- Actions to take
#1 Please copy the passage below about caring for Larry word for word, from "I was given" to "so much longer.".
#2 Summarize the reflection below on caring for Larry in two sentences.

- Reading passage
^^^^^^^^^^^^^^^^
I was given the gift to feel needed, to be able to do for someone else. I rely on so many people now to help me in just about every aspect of my life. I need their support, their love. I am able to take this journey because of my friends and family. I wanted to give that to Larry.
And he gave back to me. A smile every time I walked into the room. A "I love you" every time I said it to him. I was able to lay next to him and feel that closeness we had once taken for granted, what a gift. To feel close, to feel an intimacy of closeness of love. Sex is not a part of this relationship. It has been a long time since the trust was there to have that part of our relationship. But what we have gotten back is so much more important, and will last so much longer.
And when I die, do I believe in what I told him? Not exactly, but in certain ways, it is exactly the same. I do believe that we are all made up of energy. I do believe that energy can not be created or destroyed. I do believe that strong emotions are strong energy, and if we all return to being pure energy, then really it is just semantics. Maybe that is why people see a "light" when they die. After all, light is a form of energy.
I know that I will go see Larry again if he is still alive after the play is over. I will not stay as long. I will make a run down one evening and probably come back home the next day. After all, I have a lot to do at work. And we still have one more weekend of Steele. And then we have the cast party at Marcy and Fred's on Sunday, and auditions for the Murder Mystery. Then the second weekend is the garden circle meeting. Yes, my plate is full. And yes, it does wear me out sometimes, but I love being a part of the Stage Company. And I love the garden circle. And I feel so fortunate to have the opportunity to give someone the gift of caring and need and attention that one day I will need to ask from others.
I am learning more about myself, I am anxious to get started on this new drug I am supposed to take. I thought I would be on it by now. I called and left a message with the Bobbie, Dr. M's nurse asking about it. It will come. And I have had an email from a dear friend who is a doctor who gave me a little more insight on the drug and possible treatments for my cancer. Thank you Michael.
And as always, I am grateful for all these opportunities. To love and be needed, to have those who love me, and take care of me, so that I can take care of others. Our energy is connected and our love circles around and around capturing in the people around us. Giving us gifts that we never knew existed, that we never knew we would be grateful for. And I am grateful for this opportunity to go through this process of dying with Larry. Is this how it will be for me? I don't think so. I understand better each time I loose someone I love, that each death is unique, but I am learning. And I am so very grateful for all of these gifts.
^^^^^^^^^^^^^^^^
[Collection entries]

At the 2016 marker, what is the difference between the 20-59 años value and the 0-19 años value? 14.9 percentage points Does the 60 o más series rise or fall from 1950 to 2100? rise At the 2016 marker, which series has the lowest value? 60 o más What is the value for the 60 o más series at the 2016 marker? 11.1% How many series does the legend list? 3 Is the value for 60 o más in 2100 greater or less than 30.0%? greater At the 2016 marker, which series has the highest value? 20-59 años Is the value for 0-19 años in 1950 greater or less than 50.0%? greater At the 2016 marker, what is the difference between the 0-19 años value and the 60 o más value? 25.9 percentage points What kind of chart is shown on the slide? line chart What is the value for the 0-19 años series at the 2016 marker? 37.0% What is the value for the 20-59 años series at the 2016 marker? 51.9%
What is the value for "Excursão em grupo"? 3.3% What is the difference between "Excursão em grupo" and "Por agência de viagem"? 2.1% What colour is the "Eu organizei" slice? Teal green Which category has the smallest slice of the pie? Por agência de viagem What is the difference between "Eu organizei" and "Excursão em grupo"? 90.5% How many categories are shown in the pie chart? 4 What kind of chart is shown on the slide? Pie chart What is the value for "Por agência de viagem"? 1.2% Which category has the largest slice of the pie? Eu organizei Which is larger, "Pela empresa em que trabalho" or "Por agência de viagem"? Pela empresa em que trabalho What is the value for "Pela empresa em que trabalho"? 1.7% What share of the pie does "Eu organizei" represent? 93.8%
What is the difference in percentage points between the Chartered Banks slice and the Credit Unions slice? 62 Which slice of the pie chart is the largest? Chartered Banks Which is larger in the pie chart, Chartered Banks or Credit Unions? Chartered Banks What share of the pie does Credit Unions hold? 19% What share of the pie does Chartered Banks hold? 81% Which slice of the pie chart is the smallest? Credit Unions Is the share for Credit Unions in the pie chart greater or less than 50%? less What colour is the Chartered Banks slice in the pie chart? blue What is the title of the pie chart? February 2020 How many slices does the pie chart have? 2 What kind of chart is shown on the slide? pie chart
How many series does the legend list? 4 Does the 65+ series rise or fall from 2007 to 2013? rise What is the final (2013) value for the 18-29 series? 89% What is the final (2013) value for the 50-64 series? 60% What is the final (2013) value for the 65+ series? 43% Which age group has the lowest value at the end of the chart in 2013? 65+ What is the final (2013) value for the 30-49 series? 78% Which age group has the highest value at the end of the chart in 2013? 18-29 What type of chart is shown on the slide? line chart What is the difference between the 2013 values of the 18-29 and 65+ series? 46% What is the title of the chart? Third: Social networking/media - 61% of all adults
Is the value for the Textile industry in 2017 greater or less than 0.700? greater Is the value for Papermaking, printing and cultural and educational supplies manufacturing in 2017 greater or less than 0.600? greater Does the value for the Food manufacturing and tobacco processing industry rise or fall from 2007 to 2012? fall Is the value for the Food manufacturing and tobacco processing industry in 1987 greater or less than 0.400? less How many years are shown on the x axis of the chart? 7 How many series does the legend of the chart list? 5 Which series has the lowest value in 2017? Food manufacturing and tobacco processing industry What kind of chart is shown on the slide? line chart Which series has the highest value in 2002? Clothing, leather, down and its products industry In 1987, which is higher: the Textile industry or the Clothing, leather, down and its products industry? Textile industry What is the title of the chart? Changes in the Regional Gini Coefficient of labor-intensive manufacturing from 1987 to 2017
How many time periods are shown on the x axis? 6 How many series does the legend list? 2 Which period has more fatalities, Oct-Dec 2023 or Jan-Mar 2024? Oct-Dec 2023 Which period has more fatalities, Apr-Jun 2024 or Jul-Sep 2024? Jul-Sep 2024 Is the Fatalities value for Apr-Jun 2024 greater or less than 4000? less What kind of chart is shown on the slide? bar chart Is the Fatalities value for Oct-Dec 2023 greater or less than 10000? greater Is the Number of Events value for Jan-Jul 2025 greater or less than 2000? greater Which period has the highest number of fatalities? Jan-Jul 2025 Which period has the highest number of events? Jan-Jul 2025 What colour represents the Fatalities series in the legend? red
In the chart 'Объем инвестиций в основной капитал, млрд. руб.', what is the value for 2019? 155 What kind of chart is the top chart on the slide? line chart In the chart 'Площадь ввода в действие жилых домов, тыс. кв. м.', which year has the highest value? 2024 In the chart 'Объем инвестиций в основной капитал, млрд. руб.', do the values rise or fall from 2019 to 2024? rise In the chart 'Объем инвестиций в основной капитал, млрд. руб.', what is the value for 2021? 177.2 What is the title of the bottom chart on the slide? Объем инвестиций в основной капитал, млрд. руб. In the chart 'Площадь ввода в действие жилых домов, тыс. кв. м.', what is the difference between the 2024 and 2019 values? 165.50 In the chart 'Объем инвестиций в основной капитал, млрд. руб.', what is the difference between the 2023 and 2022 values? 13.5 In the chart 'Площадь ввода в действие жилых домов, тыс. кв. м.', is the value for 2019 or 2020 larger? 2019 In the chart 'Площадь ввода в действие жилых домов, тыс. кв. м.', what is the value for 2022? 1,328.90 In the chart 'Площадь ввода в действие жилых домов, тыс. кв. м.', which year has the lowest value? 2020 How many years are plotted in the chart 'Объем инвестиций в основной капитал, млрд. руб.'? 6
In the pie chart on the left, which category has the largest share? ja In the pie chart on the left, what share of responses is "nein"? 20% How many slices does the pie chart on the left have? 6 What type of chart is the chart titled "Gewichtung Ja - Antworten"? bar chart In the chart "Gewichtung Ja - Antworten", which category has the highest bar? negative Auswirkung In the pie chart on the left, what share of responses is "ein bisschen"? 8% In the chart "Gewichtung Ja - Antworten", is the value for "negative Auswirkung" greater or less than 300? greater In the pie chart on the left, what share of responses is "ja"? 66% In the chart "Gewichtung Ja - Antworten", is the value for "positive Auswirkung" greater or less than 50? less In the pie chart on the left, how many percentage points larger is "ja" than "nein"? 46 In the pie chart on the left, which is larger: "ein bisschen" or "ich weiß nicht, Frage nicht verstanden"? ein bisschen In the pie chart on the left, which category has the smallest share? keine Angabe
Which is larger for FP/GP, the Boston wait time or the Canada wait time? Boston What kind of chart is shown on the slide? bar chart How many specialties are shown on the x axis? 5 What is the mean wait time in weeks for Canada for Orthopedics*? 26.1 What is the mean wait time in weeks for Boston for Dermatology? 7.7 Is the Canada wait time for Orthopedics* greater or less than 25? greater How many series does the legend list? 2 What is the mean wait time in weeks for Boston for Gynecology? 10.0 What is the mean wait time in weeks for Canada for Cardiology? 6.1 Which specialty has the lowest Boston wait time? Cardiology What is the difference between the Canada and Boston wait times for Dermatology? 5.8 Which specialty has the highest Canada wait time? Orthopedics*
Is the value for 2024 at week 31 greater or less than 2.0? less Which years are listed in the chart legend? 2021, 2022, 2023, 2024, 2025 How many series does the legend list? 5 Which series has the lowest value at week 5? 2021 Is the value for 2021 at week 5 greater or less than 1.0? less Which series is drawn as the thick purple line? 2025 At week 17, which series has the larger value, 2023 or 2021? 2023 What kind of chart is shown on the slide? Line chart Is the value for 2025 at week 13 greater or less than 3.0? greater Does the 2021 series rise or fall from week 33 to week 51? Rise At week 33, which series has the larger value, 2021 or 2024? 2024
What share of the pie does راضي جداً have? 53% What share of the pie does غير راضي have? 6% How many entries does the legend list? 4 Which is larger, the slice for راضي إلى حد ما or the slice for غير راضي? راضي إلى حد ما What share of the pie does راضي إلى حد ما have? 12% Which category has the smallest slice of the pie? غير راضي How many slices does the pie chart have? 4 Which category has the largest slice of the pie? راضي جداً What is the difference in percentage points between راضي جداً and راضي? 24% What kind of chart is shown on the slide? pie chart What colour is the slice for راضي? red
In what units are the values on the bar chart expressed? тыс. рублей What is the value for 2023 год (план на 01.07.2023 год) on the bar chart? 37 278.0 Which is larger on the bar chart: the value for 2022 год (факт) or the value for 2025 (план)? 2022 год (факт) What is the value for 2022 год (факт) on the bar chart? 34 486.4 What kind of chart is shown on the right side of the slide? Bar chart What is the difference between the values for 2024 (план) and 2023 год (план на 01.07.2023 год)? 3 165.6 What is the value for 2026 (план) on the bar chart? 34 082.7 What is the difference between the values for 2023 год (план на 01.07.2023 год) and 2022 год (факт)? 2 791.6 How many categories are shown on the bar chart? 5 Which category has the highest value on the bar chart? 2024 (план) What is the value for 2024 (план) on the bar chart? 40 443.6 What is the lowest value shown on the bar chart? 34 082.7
^^^^^^^^^^^^^^^^
- Solutions by task
#1
I was given the gift to feel needed, to be able to do for someone else. I rely on so many people now to help me in just about every aspect of my life. I need their support, their love. I am able to take this journey because of my friends and family. I wanted to give that to Larry.
And he gave back to me. A smile every time I walked into the room. A "I love you" every time I said it to him. I was able to lay next to him and feel that closeness we had once taken for granted, what a gift. To feel close, to feel an intimacy of closeness of love. Sex is not a part of this relationship. It has been a long time since the trust was there to have that part of our relationship. But what we have gotten back is so much more important, and will last so much longer.

#2 The writer values the chance to care for Larry, who returns that care with smiles, words of love and a closeness they once took for granted, and describes a belief that people are made of energy that cannot be created or destroyed. Despite a full schedule with the Stage Company and the garden circle and a wait to start a new drug for cancer, the writer remains grateful for the gifts of loving, being needed and learning from each death.